HAVANA, (Reuters) – U.S.-Cuban cooperation has significantly reduced the number of Cuban migrants making dangerous and illegal voyages to the United States, Havana’s delegation to bilateral migration talks said yesterday.
The talks in Havana were overshadowed by the case of an American contractor jailed in Cuba on suspicion of espionage, and little progress was expected in the negotiations.
But the Cuban delegates released a statement afterward calling the meeting “a fruitful exchange” conducted in an “atmosphere of respect” and said both nations had complied with their commitments under existing migration accords.
In a much more cautious statement, the U.S. State Department said its delegation to the talks “highlighted areas of successful cooperation in migration, while also identifying issues that have been obstacles” to implementing accords.
The meeting was the fourth since U.S. President Barack Obama took office two years ago. The previous talks ended with little agreement in June after U.S. officials protested the jailing of Alan Gross, an American development contractor who was arrested in December 2009.
“As U.S. officials have consistently done, the U.S. delegation raised the case of Alan Gross … and called for his immediate release,” said the U.S. statement.
Cuba’s delegation led by Deputy Foreign Minister Dagoberto Rodriguez Barrera said in its declaration the meeting “recognized there has been a significant reduction in risky illegal departures from Cuba to the United States as a result of the efforts carried out by both countries to cope with migrant smuggling and illegal migration”.
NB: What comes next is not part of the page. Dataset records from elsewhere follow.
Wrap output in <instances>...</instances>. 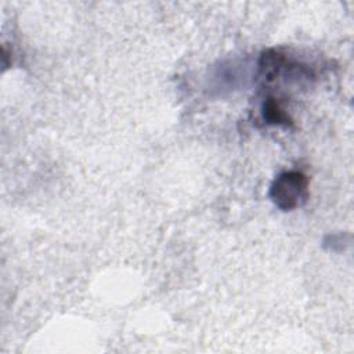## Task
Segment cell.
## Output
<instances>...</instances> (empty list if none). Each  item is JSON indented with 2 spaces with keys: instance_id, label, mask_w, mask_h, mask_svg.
I'll return each mask as SVG.
<instances>
[{
  "instance_id": "6da1fadb",
  "label": "cell",
  "mask_w": 354,
  "mask_h": 354,
  "mask_svg": "<svg viewBox=\"0 0 354 354\" xmlns=\"http://www.w3.org/2000/svg\"><path fill=\"white\" fill-rule=\"evenodd\" d=\"M268 195L278 209L295 210L308 198V177L299 170L283 171L271 183Z\"/></svg>"
},
{
  "instance_id": "7a4b0ae2",
  "label": "cell",
  "mask_w": 354,
  "mask_h": 354,
  "mask_svg": "<svg viewBox=\"0 0 354 354\" xmlns=\"http://www.w3.org/2000/svg\"><path fill=\"white\" fill-rule=\"evenodd\" d=\"M288 59L285 54L275 48H268L261 53L259 59V72L263 80L272 82L277 79L282 68H285Z\"/></svg>"
},
{
  "instance_id": "3957f363",
  "label": "cell",
  "mask_w": 354,
  "mask_h": 354,
  "mask_svg": "<svg viewBox=\"0 0 354 354\" xmlns=\"http://www.w3.org/2000/svg\"><path fill=\"white\" fill-rule=\"evenodd\" d=\"M261 113H263V119L268 124L285 126V127H289L293 124L292 118L281 106V104L272 97H268L267 100H264L263 106H261Z\"/></svg>"
}]
</instances>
U.S. Coast Guard data bear that out. The number of Cuban migrants interdicted at sea fell to 2,088 for the year ended Oct. 31, the lowest total in 28 years.
U.S. INTEREST IN ‘CONSTRUCTIVE DISCUSSIONS’
Cuba said it had responded systematically to U.S. requests and provided valuable testimony and evidence to help prosecute migrant smugglers in U.S. courts.
“Cuba reiterated its interest in strengthening bilateral cooperation in this area,” the statement said.
The talks focus on ways to prevent mass exoduses of Cubans but also serve as the most important regular contact between the two countries, which do not have formal diplomatic ties.
“Engaging in these talks underscores our interest in pursuing constructive discussions with the government of Cuba to advance U.S. interests,” the U.S. statement said.
The Gross case has proved a sticking point in U.S.-Cuban relations, with U.S. diplomats saying his imprisonment is preventing attempts by Washington to improve ties with communist-ruled Cuba.
Deputy Assistant Secretary of State of Western Hemisphere Affairs Roberta Jacobson led the American delegation.
The talks concern a 1994 agreement to maintain orderly migration and avoid repeats of the 1980 Mariel boatlift and 1994 wave of boat people.
Cuba wants an end to the U.S. policy of granting Cubans who reach U.S. shores almost automatic residency, which Havana says encourages illegal and dangerous migration.
Rodriguez said after the meeting that legal, safe and orderly migration between the two nations could not occur as long as that policy was in place.
The two countries also held talks recently on resuming direct mail service and cooperation on some international drug trafficking cases.
But Cuba complains that little has changed under the Obama administration, which has maintained economic sanctions and U.S. support for dissidents.
Some Cuban officials say privately that relations are likely to remain strained after the Republican Party won the majority in the U.S. House of Representatives.
They point to the new head of the House Foreign Affairs Committee, Representative Ileana Ros-Lehtinen, a Cuban-American lawmaker and fierce critic of President Raul Castro.